[[ Provided entries open ]]
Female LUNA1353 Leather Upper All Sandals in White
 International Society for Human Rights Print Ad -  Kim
[[ Provided entries closed ]]
[[ Provided entries open ]]
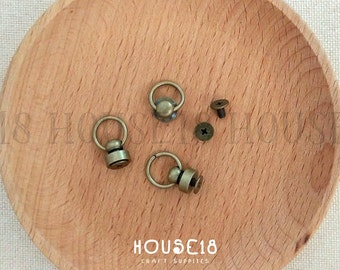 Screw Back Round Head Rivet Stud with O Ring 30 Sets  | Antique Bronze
[[ Provided entries closed ]]
• [Work instructions] Set down, unchanged, only those lines above that fall between the line with "Female LUNA1353 Leather" and the line with "International Society for", the two end lines included.

• [Expected output]
Female LUNA1353 Leather Upper All Sandals in White
 International Society for Human Rights Print Ad -  Kim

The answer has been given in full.